Contextual Data Policy Statement
As part of the selection process for undergraduate courses, Admissions Tutors may take into account contextual data and use this as additional information about an application.
Contextual information sets an application in its educational and/or socio-economic context, allowing Admissions Tutors to take into account challenges an applicant has faced in their education and the effect of such challenges on their performance in qualifications.
What contextual data do we use?
The following contextual information about applicants is made available to Admissions Tutors (1 and 2 for applicants domiciled in the UK only):
- Residence in an area with low participation rates in higher education (POLAR).
- Residence in a deprived neighbourhood (Indices of Multiple Deprivation rankings).
- Participation in a University of Sheffield post-16 outreach programme (for example SOAMS, ADOPT, Discover).
- Completion of a University of Sheffield Department for Lifelong Learning foundation programme.
- Participation in the national Realising Opportunities post-16 outreach programme.
- Whether an applicant is from a care/looked-after background that lasted for more than three months (derived from the UCAS application).
- Where an applicant will be aged 21 or over at the start of the course, and may therefore require additional consideration on the basis of a period spent away from education, their personal circumstances and/or additional work or life experience (derived from the UCAS application).
- Any additional statements, or evidence, supplied by the school or referee in support of the application, via the University’s Disrupted Studies form.

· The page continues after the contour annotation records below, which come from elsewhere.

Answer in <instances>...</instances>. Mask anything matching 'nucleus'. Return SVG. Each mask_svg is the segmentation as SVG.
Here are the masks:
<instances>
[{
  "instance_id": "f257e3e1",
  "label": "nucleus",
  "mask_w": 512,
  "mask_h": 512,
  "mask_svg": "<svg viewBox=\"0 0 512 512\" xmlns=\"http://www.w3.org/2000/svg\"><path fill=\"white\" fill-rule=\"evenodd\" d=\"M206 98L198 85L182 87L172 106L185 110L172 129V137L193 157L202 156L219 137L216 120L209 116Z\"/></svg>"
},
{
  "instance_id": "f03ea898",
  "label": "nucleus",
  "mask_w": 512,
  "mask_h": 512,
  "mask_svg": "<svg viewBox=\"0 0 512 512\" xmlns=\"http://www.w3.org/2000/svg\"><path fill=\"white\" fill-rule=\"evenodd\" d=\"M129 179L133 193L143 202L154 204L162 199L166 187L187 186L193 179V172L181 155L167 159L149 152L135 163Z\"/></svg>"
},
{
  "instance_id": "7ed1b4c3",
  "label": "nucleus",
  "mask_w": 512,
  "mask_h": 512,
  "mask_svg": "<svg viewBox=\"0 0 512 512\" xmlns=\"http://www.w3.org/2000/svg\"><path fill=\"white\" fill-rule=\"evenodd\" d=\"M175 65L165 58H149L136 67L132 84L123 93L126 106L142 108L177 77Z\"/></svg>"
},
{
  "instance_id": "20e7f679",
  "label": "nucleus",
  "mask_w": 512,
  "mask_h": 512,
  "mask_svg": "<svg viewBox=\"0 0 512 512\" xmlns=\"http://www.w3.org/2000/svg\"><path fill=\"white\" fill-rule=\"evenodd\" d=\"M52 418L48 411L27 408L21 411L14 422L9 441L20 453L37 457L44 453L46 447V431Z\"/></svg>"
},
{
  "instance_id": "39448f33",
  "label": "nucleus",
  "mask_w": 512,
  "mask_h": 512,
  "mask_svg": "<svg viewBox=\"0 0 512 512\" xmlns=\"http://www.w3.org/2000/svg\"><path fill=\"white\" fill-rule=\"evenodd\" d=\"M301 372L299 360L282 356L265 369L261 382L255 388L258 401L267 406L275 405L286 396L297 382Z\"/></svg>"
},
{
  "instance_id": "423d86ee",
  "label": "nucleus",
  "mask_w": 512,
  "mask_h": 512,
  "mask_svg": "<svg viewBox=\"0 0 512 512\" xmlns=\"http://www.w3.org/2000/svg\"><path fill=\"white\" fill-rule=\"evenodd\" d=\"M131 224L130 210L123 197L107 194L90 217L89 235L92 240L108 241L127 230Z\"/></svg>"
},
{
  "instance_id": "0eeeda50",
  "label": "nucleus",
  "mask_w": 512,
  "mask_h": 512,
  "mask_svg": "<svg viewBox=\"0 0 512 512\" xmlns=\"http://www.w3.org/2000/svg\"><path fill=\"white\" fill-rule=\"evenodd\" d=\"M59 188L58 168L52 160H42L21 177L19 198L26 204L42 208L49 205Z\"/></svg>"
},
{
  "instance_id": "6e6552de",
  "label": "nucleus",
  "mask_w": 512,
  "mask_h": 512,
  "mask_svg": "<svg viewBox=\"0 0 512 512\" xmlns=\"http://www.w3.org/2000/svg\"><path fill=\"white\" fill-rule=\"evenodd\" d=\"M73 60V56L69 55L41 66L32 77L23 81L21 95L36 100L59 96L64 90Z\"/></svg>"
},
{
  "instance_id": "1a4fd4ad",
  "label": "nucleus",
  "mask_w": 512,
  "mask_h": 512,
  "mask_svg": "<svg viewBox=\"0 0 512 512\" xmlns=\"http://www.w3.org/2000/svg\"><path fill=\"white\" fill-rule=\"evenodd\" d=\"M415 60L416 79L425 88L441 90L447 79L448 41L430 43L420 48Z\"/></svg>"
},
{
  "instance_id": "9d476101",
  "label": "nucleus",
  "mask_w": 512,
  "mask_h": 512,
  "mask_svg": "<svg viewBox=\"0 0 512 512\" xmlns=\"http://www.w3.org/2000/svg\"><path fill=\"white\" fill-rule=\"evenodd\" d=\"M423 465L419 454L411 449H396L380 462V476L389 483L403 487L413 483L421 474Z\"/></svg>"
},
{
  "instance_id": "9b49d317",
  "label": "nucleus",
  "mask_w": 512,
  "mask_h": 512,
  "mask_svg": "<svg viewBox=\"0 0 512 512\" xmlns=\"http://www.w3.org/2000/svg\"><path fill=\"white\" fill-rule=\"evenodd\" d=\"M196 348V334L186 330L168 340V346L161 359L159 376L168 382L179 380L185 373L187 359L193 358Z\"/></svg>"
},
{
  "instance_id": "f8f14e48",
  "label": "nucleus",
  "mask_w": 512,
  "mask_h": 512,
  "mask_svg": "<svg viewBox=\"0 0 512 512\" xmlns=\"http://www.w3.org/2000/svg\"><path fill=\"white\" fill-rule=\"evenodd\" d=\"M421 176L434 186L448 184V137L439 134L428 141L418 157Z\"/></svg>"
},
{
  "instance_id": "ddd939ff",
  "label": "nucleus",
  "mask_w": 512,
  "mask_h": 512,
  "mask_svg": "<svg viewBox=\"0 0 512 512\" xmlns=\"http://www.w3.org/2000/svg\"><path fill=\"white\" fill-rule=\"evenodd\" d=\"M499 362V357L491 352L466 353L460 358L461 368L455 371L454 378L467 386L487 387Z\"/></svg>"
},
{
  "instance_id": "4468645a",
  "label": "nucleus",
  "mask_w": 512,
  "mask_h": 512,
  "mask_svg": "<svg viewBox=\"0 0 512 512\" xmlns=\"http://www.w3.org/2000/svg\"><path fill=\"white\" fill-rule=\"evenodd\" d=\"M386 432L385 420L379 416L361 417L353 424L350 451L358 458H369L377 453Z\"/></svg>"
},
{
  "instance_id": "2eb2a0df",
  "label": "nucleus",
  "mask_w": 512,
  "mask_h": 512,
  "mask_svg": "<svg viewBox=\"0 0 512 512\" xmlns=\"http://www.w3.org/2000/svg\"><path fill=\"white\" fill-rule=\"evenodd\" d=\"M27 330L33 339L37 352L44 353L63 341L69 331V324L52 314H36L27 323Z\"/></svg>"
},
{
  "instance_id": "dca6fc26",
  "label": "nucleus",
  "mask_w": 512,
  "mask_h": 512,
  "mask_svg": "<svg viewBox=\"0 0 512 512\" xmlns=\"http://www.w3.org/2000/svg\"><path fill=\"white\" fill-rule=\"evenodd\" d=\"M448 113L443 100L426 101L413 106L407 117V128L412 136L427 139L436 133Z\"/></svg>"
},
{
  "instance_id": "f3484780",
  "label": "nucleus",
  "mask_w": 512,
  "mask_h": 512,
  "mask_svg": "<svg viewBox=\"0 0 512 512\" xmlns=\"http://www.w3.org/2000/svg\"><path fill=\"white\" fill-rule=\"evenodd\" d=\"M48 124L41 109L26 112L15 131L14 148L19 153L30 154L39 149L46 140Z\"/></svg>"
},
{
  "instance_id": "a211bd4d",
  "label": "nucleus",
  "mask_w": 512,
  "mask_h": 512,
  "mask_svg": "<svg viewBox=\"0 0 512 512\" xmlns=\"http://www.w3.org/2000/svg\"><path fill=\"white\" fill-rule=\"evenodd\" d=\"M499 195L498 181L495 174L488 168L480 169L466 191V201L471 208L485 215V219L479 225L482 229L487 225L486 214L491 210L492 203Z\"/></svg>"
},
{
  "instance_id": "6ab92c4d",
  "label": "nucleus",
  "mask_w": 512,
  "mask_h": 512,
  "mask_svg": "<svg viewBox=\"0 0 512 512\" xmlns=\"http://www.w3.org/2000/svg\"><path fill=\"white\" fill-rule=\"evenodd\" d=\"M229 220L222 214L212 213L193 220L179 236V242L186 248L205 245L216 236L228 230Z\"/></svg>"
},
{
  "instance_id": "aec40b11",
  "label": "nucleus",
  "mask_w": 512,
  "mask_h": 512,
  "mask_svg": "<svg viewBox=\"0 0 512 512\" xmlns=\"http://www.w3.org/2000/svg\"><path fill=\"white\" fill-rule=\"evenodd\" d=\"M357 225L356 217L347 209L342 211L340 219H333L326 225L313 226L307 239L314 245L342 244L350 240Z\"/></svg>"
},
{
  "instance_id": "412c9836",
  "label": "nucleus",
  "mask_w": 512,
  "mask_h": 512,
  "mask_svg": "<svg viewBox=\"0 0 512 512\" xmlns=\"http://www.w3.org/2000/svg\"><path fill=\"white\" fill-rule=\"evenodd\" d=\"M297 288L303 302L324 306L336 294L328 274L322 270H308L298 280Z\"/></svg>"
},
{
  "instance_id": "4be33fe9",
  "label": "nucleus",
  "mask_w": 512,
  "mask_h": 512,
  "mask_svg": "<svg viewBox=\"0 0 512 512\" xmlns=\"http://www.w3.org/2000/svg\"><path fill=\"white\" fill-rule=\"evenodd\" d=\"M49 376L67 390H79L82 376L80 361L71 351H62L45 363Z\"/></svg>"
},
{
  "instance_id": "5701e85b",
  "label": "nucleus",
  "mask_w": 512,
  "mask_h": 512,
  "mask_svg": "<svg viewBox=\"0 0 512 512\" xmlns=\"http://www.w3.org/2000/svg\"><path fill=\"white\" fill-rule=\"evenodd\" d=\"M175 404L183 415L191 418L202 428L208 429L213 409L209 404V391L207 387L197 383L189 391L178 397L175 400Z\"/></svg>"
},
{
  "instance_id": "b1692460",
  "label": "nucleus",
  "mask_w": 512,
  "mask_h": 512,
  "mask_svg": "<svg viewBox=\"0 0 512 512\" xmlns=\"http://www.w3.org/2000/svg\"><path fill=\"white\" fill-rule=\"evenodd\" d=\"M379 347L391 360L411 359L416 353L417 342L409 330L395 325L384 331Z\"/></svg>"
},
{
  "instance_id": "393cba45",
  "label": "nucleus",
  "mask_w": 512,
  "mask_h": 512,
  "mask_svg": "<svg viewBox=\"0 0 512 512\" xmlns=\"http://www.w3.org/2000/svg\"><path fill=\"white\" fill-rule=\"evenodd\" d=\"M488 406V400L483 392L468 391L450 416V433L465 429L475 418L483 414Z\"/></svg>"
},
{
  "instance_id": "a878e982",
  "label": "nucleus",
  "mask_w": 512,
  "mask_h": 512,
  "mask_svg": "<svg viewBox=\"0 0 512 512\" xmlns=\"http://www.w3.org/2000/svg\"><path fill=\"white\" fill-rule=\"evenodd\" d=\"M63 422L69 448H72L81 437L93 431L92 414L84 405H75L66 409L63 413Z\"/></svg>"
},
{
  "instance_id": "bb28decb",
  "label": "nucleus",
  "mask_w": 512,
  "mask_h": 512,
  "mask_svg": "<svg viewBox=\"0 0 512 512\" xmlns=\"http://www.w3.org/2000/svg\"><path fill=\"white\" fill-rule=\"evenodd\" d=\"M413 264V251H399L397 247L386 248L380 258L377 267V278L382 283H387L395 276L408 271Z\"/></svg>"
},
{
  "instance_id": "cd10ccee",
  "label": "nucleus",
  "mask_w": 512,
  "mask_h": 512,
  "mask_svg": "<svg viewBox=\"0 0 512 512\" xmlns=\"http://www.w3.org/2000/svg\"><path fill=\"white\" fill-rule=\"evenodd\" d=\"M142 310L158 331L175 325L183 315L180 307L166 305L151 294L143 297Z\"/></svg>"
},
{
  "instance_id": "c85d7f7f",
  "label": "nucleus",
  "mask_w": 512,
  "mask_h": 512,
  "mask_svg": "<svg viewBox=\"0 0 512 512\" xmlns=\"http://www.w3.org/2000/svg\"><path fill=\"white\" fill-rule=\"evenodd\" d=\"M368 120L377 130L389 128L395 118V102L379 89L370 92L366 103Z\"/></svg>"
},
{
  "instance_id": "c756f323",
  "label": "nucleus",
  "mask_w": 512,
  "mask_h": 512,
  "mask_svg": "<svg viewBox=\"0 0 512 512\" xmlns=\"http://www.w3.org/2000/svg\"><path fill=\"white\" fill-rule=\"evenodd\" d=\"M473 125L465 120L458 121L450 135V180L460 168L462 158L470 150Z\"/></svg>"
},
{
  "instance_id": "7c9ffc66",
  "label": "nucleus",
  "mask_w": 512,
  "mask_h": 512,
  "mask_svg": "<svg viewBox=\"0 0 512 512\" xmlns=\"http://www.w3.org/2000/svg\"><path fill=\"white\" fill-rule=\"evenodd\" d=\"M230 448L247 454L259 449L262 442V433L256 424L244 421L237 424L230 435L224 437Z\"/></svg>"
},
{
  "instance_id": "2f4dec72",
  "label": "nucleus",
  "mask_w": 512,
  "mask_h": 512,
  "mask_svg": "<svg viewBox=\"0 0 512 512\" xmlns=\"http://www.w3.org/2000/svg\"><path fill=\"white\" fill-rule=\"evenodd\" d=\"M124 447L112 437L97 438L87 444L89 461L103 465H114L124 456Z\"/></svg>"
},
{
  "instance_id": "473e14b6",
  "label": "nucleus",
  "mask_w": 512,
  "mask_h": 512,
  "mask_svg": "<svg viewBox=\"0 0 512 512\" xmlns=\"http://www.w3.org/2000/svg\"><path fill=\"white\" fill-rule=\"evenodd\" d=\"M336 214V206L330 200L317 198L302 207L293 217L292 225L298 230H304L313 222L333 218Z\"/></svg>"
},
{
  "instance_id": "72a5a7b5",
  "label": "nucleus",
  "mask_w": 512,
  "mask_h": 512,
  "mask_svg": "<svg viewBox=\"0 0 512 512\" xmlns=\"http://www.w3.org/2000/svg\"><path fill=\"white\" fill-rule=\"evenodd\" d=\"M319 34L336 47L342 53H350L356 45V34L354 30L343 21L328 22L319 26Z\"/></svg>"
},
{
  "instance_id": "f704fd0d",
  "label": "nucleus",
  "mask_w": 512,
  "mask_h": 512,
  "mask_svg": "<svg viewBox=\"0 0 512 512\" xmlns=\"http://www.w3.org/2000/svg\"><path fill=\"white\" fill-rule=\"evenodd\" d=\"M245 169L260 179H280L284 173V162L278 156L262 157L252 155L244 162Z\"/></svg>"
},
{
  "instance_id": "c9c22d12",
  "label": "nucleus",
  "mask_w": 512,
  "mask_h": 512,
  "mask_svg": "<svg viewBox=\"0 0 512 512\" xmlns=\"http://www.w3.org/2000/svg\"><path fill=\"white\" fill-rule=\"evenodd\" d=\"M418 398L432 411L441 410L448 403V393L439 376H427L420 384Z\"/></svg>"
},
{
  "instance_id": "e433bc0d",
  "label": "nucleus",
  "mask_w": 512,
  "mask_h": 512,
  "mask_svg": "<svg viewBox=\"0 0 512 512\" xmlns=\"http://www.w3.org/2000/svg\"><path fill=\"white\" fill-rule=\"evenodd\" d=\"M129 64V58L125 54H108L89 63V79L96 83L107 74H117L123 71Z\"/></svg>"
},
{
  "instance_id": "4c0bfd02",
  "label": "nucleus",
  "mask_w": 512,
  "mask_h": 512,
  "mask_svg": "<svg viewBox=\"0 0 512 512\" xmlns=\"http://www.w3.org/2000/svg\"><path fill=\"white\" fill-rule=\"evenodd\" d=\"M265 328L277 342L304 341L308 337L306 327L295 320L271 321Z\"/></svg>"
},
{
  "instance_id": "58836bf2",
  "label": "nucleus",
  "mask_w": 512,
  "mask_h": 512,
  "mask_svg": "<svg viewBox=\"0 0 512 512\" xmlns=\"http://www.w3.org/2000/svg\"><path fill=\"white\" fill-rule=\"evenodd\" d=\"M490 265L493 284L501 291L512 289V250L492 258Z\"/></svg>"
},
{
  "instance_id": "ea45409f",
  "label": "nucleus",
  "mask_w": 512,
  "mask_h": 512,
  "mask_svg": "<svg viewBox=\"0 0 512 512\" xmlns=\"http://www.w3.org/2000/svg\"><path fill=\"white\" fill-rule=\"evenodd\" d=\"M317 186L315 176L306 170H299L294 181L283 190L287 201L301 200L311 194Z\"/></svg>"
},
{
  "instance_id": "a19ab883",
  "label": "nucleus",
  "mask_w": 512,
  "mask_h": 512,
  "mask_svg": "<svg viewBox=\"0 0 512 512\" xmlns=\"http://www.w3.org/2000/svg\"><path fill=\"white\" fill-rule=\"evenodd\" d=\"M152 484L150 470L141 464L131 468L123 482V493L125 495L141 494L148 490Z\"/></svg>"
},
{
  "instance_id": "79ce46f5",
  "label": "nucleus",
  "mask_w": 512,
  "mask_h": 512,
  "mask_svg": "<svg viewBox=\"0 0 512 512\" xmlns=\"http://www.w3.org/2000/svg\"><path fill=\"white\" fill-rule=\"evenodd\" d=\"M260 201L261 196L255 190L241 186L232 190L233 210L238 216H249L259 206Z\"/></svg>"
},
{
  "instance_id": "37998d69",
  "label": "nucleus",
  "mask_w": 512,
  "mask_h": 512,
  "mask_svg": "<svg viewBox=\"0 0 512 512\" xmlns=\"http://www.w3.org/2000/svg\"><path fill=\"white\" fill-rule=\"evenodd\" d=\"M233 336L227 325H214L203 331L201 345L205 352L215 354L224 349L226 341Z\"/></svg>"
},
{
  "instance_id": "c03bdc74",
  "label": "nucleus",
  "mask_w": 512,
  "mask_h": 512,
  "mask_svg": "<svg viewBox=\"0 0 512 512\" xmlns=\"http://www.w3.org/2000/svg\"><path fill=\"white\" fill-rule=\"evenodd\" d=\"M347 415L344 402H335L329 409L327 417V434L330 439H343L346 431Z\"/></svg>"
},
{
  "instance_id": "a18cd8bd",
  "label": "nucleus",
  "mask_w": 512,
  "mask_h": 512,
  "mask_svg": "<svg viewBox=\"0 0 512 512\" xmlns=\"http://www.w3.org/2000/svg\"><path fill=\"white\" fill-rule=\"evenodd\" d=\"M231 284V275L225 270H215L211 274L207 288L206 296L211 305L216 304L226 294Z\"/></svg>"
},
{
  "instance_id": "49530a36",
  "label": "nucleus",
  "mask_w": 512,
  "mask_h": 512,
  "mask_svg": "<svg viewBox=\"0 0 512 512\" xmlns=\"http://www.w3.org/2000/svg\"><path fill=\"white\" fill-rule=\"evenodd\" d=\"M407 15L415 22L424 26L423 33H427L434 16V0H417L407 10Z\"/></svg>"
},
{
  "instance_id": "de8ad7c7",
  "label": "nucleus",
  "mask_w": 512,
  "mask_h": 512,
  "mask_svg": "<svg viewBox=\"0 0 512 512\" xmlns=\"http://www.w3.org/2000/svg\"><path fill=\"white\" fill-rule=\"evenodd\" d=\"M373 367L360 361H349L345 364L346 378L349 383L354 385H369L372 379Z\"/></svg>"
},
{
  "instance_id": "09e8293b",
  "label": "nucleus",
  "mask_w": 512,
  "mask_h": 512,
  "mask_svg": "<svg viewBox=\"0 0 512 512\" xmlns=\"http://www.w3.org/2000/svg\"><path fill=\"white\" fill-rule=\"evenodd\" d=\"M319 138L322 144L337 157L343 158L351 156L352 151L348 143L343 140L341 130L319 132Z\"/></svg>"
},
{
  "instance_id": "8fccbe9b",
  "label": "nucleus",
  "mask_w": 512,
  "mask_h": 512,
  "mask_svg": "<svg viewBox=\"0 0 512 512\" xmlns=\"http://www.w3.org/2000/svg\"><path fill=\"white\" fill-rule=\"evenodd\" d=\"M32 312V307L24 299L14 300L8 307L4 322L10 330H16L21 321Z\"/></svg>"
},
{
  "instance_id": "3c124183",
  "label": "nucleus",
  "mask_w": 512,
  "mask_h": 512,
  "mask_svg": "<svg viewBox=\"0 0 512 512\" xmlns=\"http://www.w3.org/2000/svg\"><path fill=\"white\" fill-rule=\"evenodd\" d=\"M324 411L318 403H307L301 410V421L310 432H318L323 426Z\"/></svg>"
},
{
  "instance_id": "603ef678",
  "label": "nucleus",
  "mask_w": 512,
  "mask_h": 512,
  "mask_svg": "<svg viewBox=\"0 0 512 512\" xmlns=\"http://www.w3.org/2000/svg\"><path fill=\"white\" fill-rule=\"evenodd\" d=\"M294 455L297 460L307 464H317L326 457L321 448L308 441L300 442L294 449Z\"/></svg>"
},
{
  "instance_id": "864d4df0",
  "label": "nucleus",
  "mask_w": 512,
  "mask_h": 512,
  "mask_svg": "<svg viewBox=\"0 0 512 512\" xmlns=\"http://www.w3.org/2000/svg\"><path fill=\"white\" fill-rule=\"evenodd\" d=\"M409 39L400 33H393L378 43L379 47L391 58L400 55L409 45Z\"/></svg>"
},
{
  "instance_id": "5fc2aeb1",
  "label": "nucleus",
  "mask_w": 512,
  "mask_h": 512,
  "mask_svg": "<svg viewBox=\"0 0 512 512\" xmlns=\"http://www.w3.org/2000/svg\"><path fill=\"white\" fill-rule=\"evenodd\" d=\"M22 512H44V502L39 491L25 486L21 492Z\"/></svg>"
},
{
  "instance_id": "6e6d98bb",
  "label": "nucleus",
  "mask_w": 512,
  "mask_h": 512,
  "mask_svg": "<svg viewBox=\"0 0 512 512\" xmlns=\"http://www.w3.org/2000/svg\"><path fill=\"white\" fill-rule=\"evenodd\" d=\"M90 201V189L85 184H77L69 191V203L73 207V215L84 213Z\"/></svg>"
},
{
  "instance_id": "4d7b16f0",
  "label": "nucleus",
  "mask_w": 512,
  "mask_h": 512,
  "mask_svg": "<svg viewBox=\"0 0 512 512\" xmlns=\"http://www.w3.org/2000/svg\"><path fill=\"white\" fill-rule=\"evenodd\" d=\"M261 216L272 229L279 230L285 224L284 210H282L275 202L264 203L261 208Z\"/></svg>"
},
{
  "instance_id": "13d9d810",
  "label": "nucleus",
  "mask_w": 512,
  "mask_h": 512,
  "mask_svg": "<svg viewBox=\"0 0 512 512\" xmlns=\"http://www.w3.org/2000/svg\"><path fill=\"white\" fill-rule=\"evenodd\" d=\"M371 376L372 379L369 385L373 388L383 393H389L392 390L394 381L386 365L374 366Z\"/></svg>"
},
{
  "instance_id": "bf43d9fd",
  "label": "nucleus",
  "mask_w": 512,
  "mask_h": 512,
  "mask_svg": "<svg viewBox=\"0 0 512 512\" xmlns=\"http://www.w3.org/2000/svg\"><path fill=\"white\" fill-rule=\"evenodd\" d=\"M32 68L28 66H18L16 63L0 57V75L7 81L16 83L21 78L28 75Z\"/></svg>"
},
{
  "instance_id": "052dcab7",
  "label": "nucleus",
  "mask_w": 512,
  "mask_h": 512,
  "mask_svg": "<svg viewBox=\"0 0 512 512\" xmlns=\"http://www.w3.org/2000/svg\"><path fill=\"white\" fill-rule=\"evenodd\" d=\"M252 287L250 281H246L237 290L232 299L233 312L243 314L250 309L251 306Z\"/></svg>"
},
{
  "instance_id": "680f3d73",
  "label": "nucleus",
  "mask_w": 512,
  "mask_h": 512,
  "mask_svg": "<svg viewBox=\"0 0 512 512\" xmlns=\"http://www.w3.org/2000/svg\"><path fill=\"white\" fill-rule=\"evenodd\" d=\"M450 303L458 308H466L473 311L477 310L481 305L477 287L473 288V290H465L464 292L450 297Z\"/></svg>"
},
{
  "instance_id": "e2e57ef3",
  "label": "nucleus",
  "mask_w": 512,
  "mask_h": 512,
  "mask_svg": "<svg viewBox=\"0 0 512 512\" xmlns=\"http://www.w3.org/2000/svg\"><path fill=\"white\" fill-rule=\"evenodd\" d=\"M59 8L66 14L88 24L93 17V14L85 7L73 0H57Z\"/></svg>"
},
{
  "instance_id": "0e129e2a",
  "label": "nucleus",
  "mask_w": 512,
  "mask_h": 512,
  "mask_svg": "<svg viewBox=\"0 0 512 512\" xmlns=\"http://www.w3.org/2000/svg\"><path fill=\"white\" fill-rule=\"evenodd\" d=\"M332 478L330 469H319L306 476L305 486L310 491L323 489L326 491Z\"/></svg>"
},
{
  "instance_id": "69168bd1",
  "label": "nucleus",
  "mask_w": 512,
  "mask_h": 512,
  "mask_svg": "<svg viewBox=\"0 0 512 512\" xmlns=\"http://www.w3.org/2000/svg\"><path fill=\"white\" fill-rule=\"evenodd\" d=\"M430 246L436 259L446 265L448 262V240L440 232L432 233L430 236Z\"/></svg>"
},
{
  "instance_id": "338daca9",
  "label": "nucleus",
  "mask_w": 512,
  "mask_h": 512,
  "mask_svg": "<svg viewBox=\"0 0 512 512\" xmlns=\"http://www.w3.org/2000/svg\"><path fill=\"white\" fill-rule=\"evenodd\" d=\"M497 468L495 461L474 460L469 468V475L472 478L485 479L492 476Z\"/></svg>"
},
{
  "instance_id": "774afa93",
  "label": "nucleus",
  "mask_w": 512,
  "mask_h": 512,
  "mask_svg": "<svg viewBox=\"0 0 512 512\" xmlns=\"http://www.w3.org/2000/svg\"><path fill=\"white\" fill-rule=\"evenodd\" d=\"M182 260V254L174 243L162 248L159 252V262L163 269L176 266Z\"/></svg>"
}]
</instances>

This refers to special, personal or extenuating circumstances not covered by the other information supplied.
How do we use contextual data?
Admissions Tutors will receive the information set out above along with the complete application. Admissions Tutors may then use this information as part of their academic consideration of an application with the aim of identifying the best applicants.
Applicants should note that admissions decisions are not made on the basis of contextual data alone.